Chapter 102
The decision came in the absence of alternatives. The soldier’s rifle was aimed at the rock. In seconds, he would circle, or his companions would flank, and the cover protecting them would become a trap. Charlotte had Claudia’s knife, the terrain, and more to lose than they did.
“Stay here,” she said. “Flat against the rock. Don’t move. Don’t make a sound.”
He nodded. The dog whined softly and pressed closer.
Charlotte touched its head, brief and firm, and the animal seemed to understand.
She moved along the boulder’s western face where granite met scrub pine.
The trees broke her silhouette, and she dropped to a crawl, knife in her right hand, left finding purchase on stone and root.
The lead soldier had advanced within thirty yards of the boulder.
His attention was fixed on the rock’s eastern face where he expected his target to emerge, and the carbine stayed shouldered in the posture of a man scanning rather than firing.
Charlotte came around behind the scrub pine twenty feet from his position.
She could see the second soldier advancing from the southeast while the marksman held back at the meadow’s edge.
She took him from behind. The knife went in below the plate carrier where the armor ended, and she drove it upward with both hands and her full weight behind the thrust. The man made a wet exhale and went rigid against her. When his knees buckled, she lowered him with her free hand over his mouth.
The second soldier heard something and turned toward the scrub pine, carbine rising, but Charlotte was already moving through the trees ten yards to his left.
He found the body. Charlotte heard a sharp intake of breath, then the radio at his belt came to life.
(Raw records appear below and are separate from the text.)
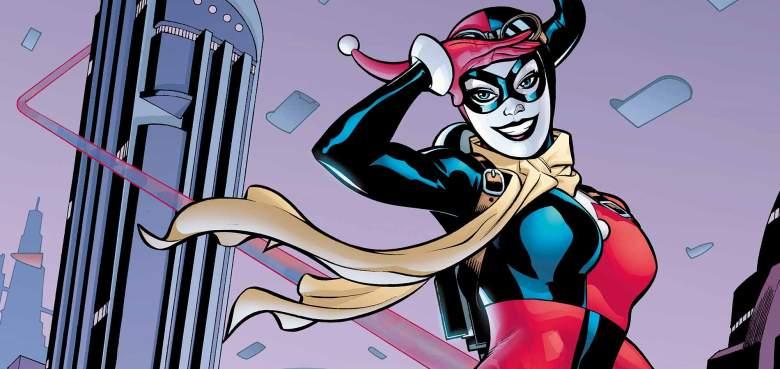 Harley Quinn Wiki Personnage My Geek Actu 1.jpg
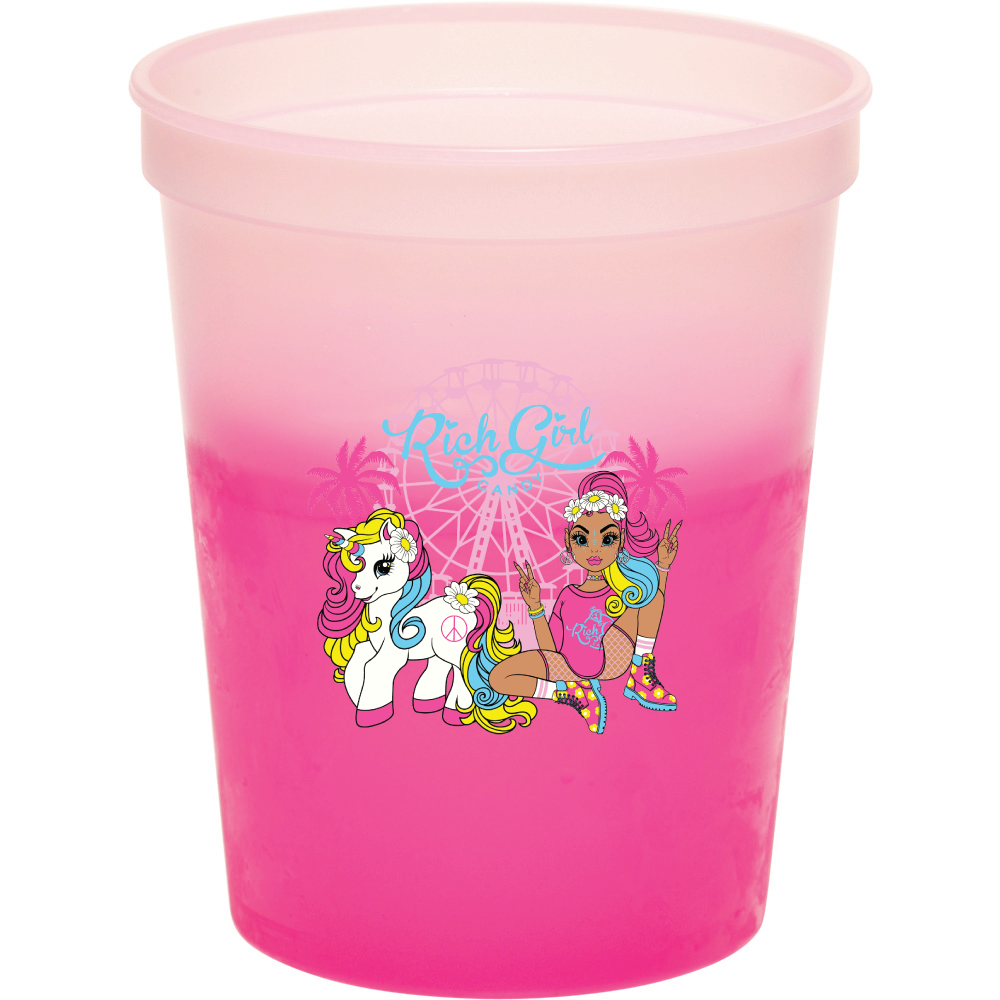 VIBE BUZZ CUPS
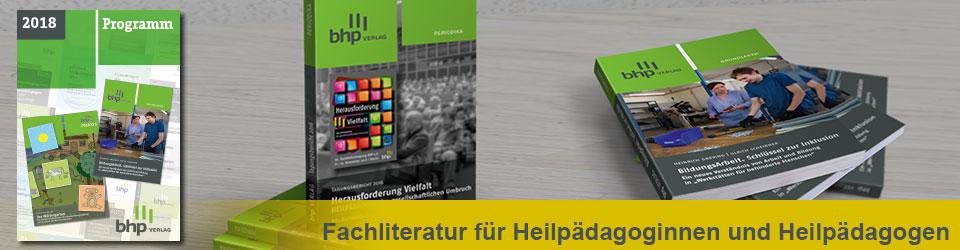 BHP | Fachliteratur für Heilpädagoginnen und Heilpädagogen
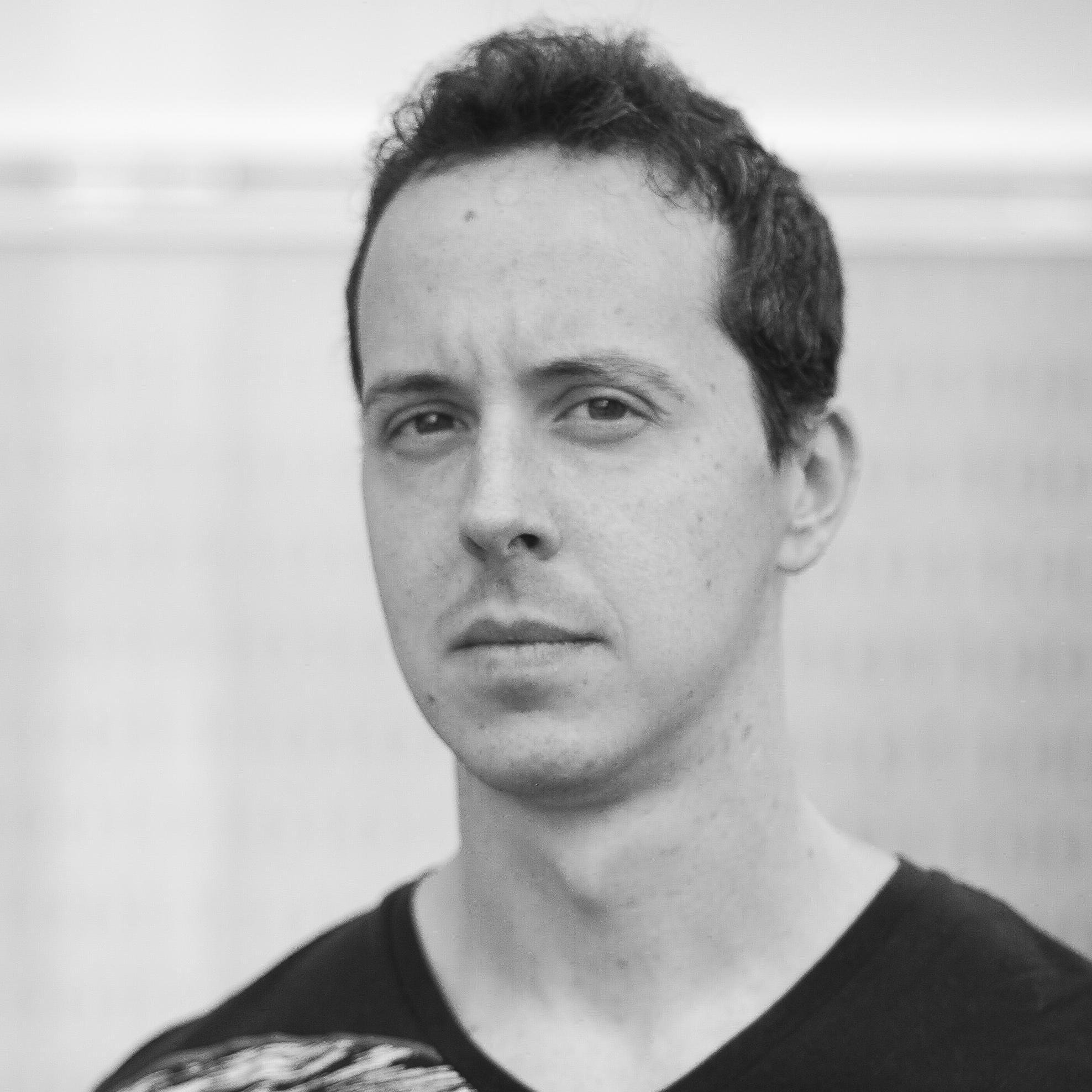 Daniel Beneito Brotons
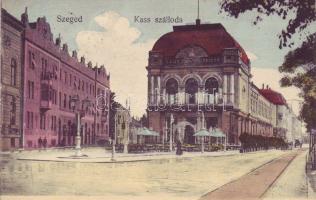Szeged, Kass szálloda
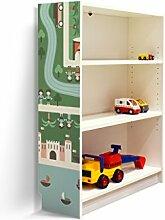 YOURDEA - Kinderzimmer Möbel Klebefolie für IKEA Billy Regal 100x80cm mit Motiv: Q Stadt Detail für die linke Seitenwand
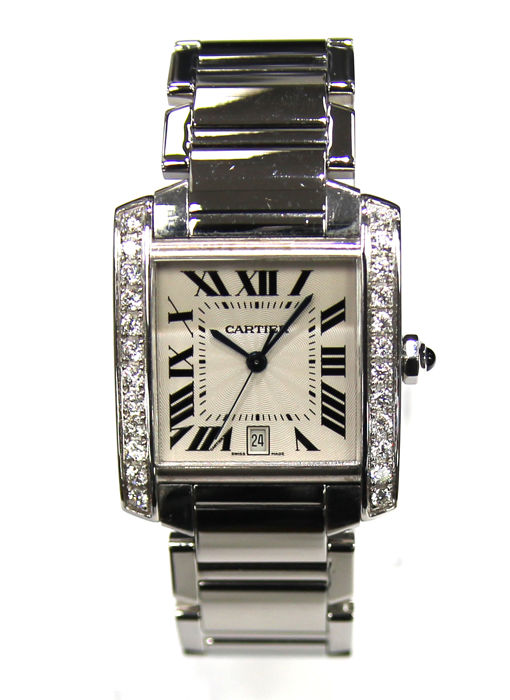 Cartier - Tank Francaise Automatic - 2302 - Heren - Does Not Apply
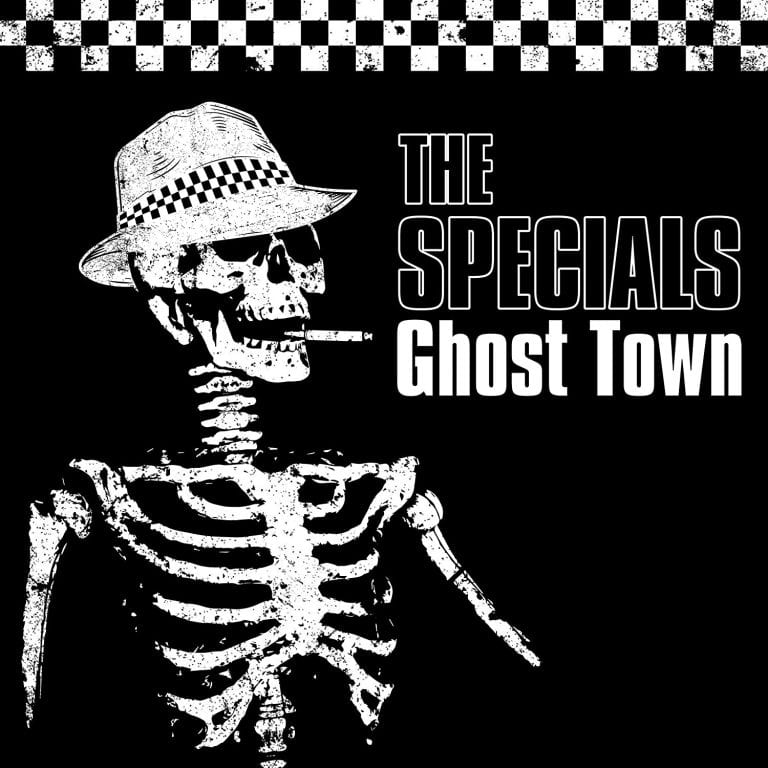 Blast from the Past: Ghost Town // The Specials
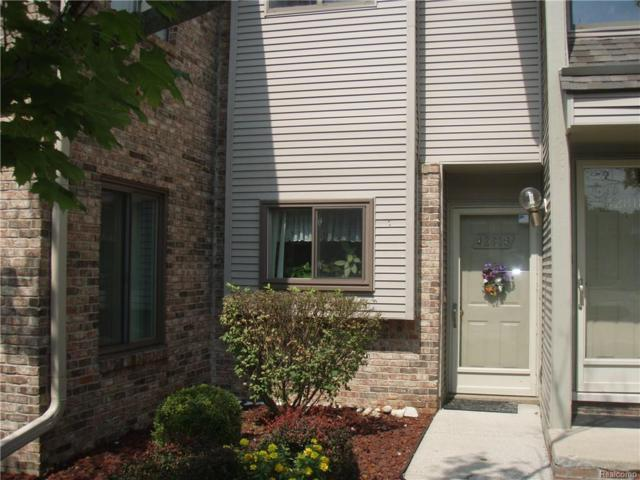 42816 Lilley Pointe Drive, Canton Twp, MI 48187 (MLS #218083543) :: The Toth Team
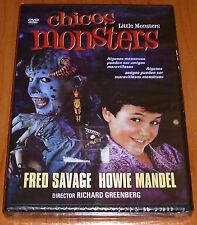 CHICOS MONSTERS / LITTLE MONSTERS - DVD R ALL English Español Precintada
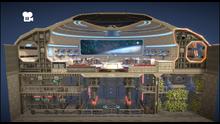 LBP - Spaceship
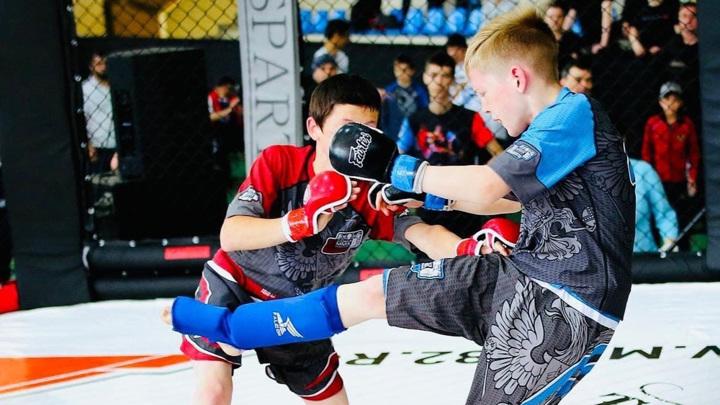 Союз ММА России впервые провел детский турнир
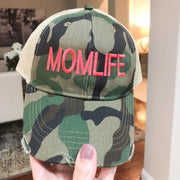 MOMLIFE Distressed Camo Baseball Cap with Hot Pink Embroidery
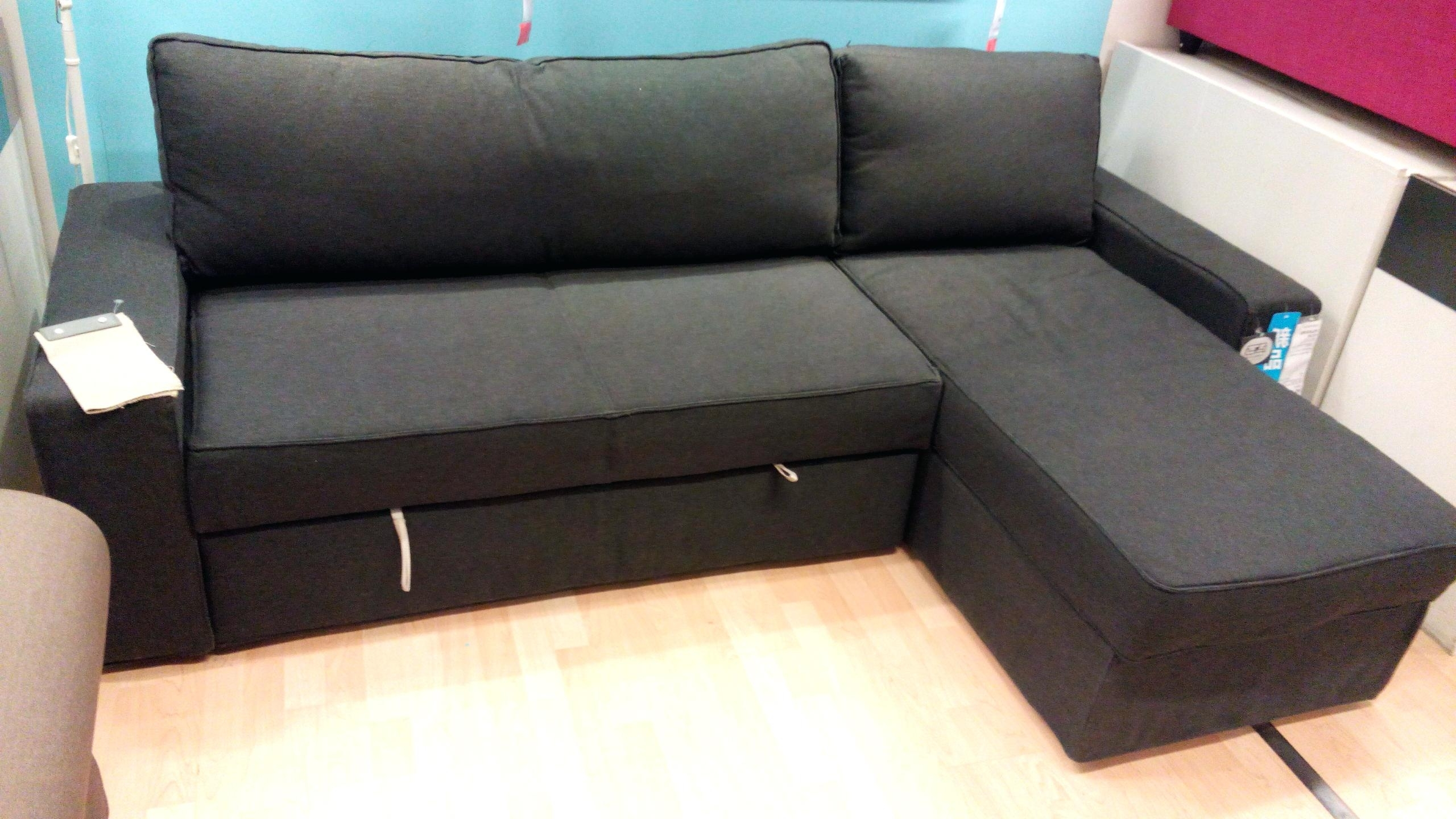 Widely Used Karlstad Chaise Covers Pertaining To Ideas Of Karlstad Chaise Cover Also Articles With Karlstad Chaise (View 10 of 15)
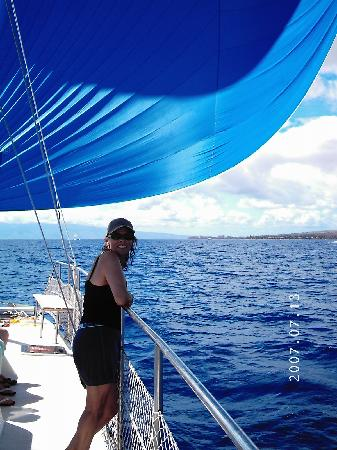 Hotel Lanai: onboard with Trilogy Ocean Sports
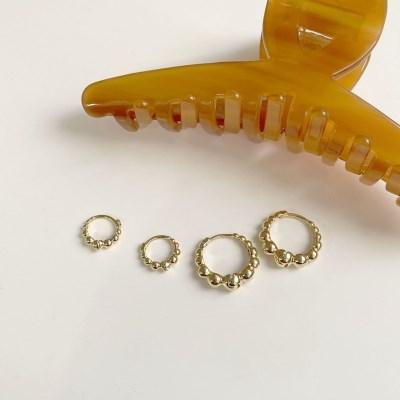 제로 원터치 링 귀걸이 (2colors)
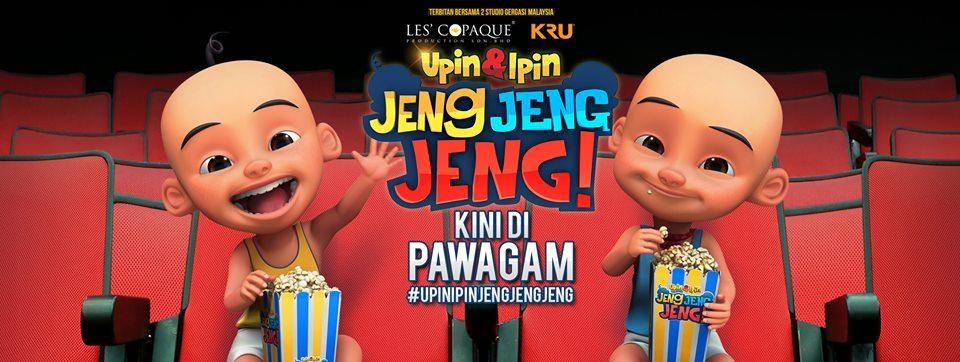 upin-ipin-pawagam-online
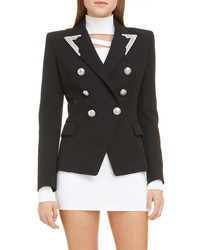 Balmain Embellished Double Breasted Wool Blazer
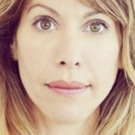 Exclusive Podcast: 'Behind the Curtain' Welcomes Actress and Podcaster Ilana Levine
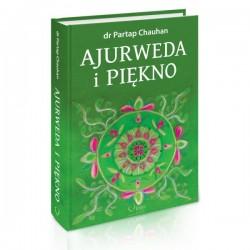 Ajurweda i piękno - dr Partap Chauhan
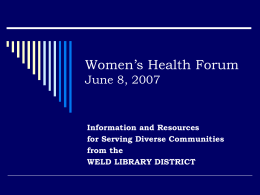 Women`s Health Forum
The transmission died when she emerged from behind the nearest outcrop and closed the distance in four steps.
Charlotte held the knife and rode the motion, pinning his torso while his legs kicked and his hands clawed at her forearms through the hazmat suit.
The radio crackled at his belt, then the thrashing weakened and stopped.
She rolled free. Blood covered the front of her hazmat suit, and her hands shook on the knife handle with an adrenaline tremor she couldn’t control.
What struck her wasn’t horror or triumph but the absence of feeling.
The marksman had taken position behind a fallen log at the meadow’s eastern tree line.
Charlotte could see him through a gap in the aspens, prone and scanning the meadow with methodical patience.
She knew she needed to flank him. The direct approach was suicide, so she moved back into the trees along the meadow’s northern edge, where the canopy was thickest.
The dog emerged from the scrub pine twenty yards from where she crouched and pressed briefly against her leg before turning back toward the boulder where Mason waited.
He was still there, and the dog meant to keep him safe.
She circled north, then east, keeping to the trees where the ground was softest. The marksman hadn’t moved.
His attention remained fixed on the meadow and the granite outcrop where he believed his targets were hiding.
Charlotte came up behind the fallen log from the northeast. The marksman lay six feet away, cheek pressed to the rifle stock, breathing even behind his gear.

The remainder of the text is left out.